Fig. 3: Targeting efficiency and cytotoxicity of T-AsiG-CPL in vitro.

Confocal laser scanning microscopy images of T3M4 (a) and BxPC-3 (b) cells after AsiG-Cy5 (red)-loaded nanoparticles treatment at pH 6.5 for 1 h from three independent experiments (AsiG-Cy5: 250 nM). Nuclei were labeled with DAPI (blue), and cell membranes were labeled with Wheat Germ Agglutinin (WGA, green). anti-CD71, CD71 primary antibody. Scale bars, 20 μm. c Flow cytometry analysis of T3M4 cells after incubation with AsiG-Cy5 loaded formulations at pH 6.5 for 1 h (n = 3 independent experiments; AsiG-Cy5: 250 nM). d Mean fluorescence intensity (MFI) values of different formulations (n = 3 independent experiments). a. u., arbitrary units. e Flow cytometry analysis of BxPC-3 cells after incubation with AsiG-Cy5 loaded formulations at pH 6.5 for 1 h (n = 3 independent experiments, AsiG-Cy5: 250 nM). f MFI values of different formulations (n = 3 independent experiments).

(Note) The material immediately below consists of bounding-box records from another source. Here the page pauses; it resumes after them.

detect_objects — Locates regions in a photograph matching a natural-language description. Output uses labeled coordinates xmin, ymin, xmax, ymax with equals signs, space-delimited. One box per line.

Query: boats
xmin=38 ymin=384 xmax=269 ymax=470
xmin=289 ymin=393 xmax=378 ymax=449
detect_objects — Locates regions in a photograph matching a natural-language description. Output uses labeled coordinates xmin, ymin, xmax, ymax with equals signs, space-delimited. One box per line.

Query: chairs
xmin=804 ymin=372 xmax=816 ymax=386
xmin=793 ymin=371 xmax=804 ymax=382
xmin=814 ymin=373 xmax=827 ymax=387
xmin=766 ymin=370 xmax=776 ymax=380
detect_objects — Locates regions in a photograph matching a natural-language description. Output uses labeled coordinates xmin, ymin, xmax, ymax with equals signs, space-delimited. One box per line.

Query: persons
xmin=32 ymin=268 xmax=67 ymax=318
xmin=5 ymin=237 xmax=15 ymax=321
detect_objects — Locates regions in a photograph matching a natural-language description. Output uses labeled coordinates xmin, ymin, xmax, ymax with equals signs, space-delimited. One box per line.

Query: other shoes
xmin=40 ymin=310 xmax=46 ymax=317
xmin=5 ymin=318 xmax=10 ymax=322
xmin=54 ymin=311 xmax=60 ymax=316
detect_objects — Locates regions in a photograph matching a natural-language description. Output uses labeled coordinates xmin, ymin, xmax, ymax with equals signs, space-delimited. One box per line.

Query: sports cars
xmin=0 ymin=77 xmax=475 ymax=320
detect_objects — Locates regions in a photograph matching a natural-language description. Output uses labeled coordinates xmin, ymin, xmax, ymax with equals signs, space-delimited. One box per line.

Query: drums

Cell viability of T3M4 cells (g), BxPC-3 cells (h), and PSC (i) following different treatments (AsiG: 50 nM; TPCA-1: 20 μM for human PDAC cells and 10 μM for PSC) at pH 7.4 or 6.5 for 48 h (n = 5 independent experiments). The data in (d) and (f–i) are displayed as the mean ± SEM. One-way ANOVA (d, f) and two-way ANOVA (g–i) with Bonferroni’s multiple comparisons test were used for statistical significance analysis. Source data are provided as a Source Data file.